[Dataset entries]
* * * *
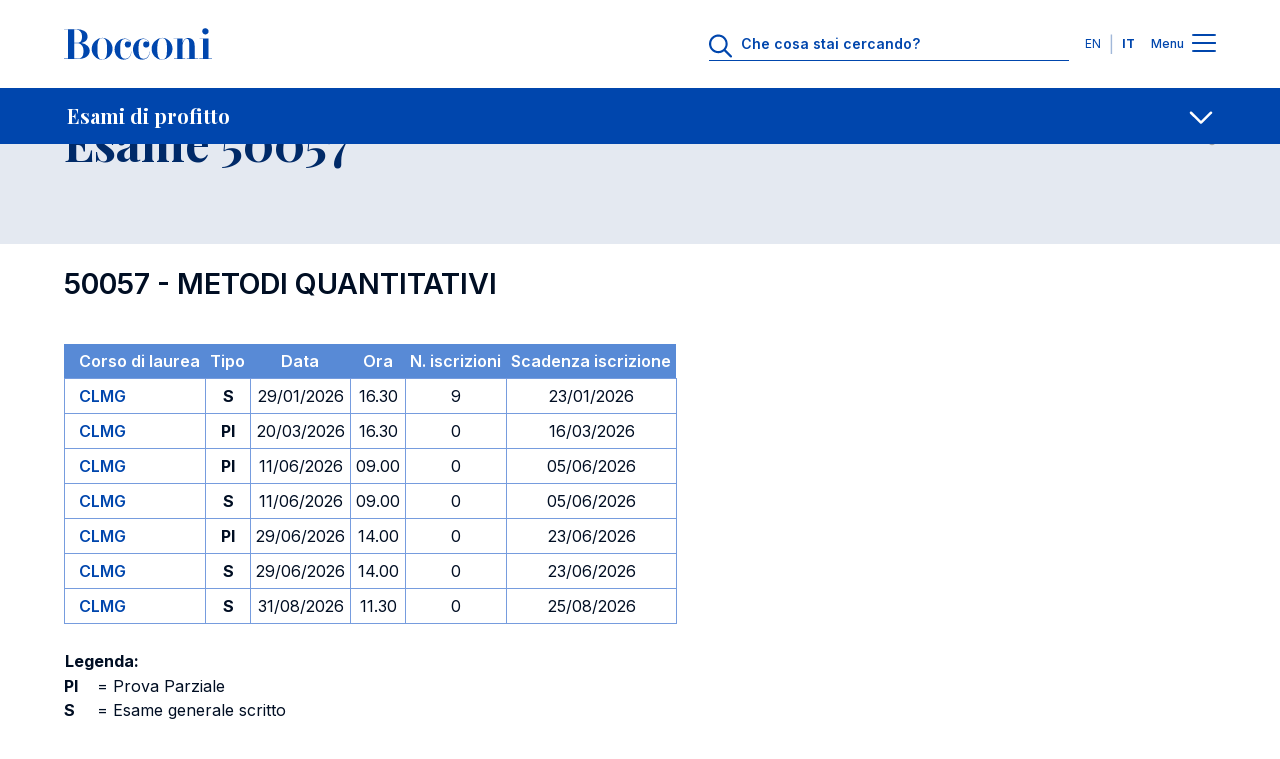

--- FILE ---
content_type: text/javascript;charset=UTF-8
request_url: https://didattica.unibocconi.it/esami/include/jsfunc.php
body_size: 1106
content:
<!--
function MM_openBrWindow(theURL,winName,features)
{
  window.open(theURL,winName,features);
}
function cercaesame(n_form,n_par,v_par)
{
	with(document.forms[n_form])
	{
		if (n_par != '')
			elements[n_par].value = v_par ;
		submit() ;
	}
}

function gotoAnchor(s)
{
	var d = s.options[s.selectedIndex].value;
	window.top.location.href="#"+d;
}

function popup(page, width, height)
{
	var tmp;
	if (oPopupWin)
	{
		tmp = oPopupWin;
		oPopupWin = null;
		if (navigator.appName != "Netscape")
			tmp.close();
	}
	oPopupWin = window.open(page, "IntlPopup","alwaysRaised=1,dependent=1,height="+height+",location=0,menubar=0,personalbar=0,scrollbars=1,status=0,toolbar=0,width="+ width+",resizable=0");
	return !oPopupWin;
}
function aprifinestra(codesame, codcdl)
{
  indirizzoassoluto = "pop_calendario.php?fe_lingua_short=&esame="+codesame+"&cdl="+codcdl;
  finestra = window.open(indirizzoassoluto,"IntlPopup","alwaysRaised=1,dependent=1,height="+520+ ",location=0,menubar=0,personalbar=0,scrollbars=1,status=0,toolbar=0,width=" + 650 + ",resizable=0");  
}
//-->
* * * *
WHAT IS EXPECTED
Once the images are removed, print the remaining data exactly as it appears above.

SOLUTION FOR THIS EXERCISE
--- FILE ---
content_type: text/javascript;charset=UTF-8
request_url: https://didattica.unibocconi.it/esami/include/jsfunc.php
body_size: 1106
content:
<!--
function MM_openBrWindow(theURL,winName,features)
{
  window.open(theURL,winName,features);
}
function cercaesame(n_form,n_par,v_par)
{
	with(document.forms[n_form])
	{
		if (n_par != '')
			elements[n_par].value = v_par ;
		submit() ;
	}
}

function gotoAnchor(s)
{
	var d = s.options[s.selectedIndex].value;
	window.top.location.href="#"+d;
}

function popup(page, width, height)
{
	var tmp;
	if (oPopupWin)
	{
		tmp = oPopupWin;
		oPopupWin = null;
		if (navigator.appName != "Netscape")
			tmp.close();
	}
	oPopupWin = window.open(page, "IntlPopup","alwaysRaised=1,dependent=1,height="+height+",location=0,menubar=0,personalbar=0,scrollbars=1,status=0,toolbar=0,width="+ width+",resizable=0");
	return !oPopupWin;
}
function aprifinestra(codesame, codcdl)
{
  indirizzoassoluto = "pop_calendario.php?fe_lingua_short=&esame="+codesame+"&cdl="+codcdl;
  finestra = window.open(indirizzoassoluto,"IntlPopup","alwaysRaised=1,dependent=1,height="+520+ ",location=0,menubar=0,personalbar=0,scrollbars=1,status=0,toolbar=0,width=" + 650 + ",resizable=0");  
}
//-->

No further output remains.